REQUIRED TASK: Convert the lines of the material between the line containing "How far apart" and the line containing "4. building window, located", inclusive, into a numbered list, leaving out blank lines.

# Start of RAW RECORDS

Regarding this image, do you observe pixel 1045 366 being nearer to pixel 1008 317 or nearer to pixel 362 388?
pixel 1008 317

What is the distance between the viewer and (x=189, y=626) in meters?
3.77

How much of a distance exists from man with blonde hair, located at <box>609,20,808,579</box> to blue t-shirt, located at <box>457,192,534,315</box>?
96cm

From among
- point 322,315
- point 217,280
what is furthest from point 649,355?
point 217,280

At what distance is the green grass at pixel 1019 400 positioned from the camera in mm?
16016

# End of RAW RECORDS
# Start of RAW RECORDS

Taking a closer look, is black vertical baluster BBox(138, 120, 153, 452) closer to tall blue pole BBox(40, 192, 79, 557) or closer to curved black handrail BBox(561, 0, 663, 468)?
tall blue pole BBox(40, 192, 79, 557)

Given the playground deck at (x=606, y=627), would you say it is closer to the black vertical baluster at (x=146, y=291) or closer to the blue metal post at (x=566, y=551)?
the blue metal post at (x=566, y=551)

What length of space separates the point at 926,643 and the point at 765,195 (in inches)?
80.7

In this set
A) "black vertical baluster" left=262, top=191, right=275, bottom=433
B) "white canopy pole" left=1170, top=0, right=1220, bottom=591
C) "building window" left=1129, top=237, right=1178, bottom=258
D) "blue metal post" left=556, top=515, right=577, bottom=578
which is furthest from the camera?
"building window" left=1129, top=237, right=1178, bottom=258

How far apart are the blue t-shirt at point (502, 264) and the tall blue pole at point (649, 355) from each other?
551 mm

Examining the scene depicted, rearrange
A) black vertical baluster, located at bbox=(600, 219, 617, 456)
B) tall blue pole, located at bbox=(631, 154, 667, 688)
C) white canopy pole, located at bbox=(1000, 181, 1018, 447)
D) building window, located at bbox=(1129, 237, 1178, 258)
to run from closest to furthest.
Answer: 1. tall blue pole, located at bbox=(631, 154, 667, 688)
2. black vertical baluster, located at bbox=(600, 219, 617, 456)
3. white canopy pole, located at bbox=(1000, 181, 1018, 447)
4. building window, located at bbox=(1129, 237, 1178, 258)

# End of RAW RECORDS

TASK RESULT:
1. How far apart are the blue t-shirt at point (502, 264) and the tall blue pole at point (649, 355) from each other?
2. 551 mm
3. Examining the scene depicted, rearrange
4. A) black vertical baluster, located at bbox=(600, 219, 617, 456)
5. B) tall blue pole, located at bbox=(631, 154, 667, 688)
6. C) white canopy pole, located at bbox=(1000, 181, 1018, 447)
7. D) building window, located at bbox=(1129, 237, 1178, 258)
8. to run from closest to furthest.
9. Answer: 1. tall blue pole, located at bbox=(631, 154, 667, 688)
10. 2. black vertical baluster, located at bbox=(600, 219, 617, 456)
11. 3. white canopy pole, located at bbox=(1000, 181, 1018, 447)
12. 4. building window, located at bbox=(1129, 237, 1178, 258)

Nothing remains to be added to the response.